LISTING ▸
▬▬▬▬▬▬▬▬▬▬

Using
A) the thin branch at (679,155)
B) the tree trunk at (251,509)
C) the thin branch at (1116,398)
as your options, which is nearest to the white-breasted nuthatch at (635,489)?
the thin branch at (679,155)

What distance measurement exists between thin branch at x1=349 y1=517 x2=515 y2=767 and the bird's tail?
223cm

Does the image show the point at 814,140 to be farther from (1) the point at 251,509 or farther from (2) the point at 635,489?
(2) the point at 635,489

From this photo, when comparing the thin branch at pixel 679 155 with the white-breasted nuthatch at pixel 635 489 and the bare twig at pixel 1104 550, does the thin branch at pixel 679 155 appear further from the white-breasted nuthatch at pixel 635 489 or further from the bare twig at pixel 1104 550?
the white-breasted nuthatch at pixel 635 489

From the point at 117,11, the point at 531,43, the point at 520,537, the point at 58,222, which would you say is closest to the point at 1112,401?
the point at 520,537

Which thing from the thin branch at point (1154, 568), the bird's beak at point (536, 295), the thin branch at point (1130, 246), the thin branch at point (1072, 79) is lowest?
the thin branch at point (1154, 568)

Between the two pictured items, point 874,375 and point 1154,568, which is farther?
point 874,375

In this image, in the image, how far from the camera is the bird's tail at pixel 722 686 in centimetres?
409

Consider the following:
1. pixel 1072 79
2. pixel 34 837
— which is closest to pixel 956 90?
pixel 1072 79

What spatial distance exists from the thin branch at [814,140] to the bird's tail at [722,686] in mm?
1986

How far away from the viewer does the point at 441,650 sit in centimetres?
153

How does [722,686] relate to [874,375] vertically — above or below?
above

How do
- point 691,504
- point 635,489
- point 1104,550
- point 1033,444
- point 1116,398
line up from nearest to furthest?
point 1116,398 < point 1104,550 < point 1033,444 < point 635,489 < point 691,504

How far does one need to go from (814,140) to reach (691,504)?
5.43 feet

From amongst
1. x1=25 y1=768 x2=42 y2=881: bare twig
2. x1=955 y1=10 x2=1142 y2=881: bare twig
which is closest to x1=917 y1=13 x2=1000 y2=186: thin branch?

▬▬▬▬▬▬▬▬▬▬

AIM OF THE TASK ▸
Copy out the lines starting at the one containing "What spatial distance" and ending with the last line of the entries. Include nothing else.

SOLUTION FOR THIS TASK ▸
What spatial distance exists from the thin branch at [814,140] to the bird's tail at [722,686] in mm?
1986

How far away from the viewer does the point at 441,650 sit in centimetres?
153

How does [722,686] relate to [874,375] vertically — above or below?
above

How do
- point 691,504
- point 635,489
- point 1104,550
- point 1033,444
- point 1116,398
line up from nearest to furthest?
point 1116,398 < point 1104,550 < point 1033,444 < point 635,489 < point 691,504

How far does one need to go from (814,140) to reach (691,504)?
5.43 feet

From amongst
1. x1=25 y1=768 x2=42 y2=881: bare twig
2. x1=955 y1=10 x2=1142 y2=881: bare twig
which is closest to x1=917 y1=13 x2=1000 y2=186: thin branch?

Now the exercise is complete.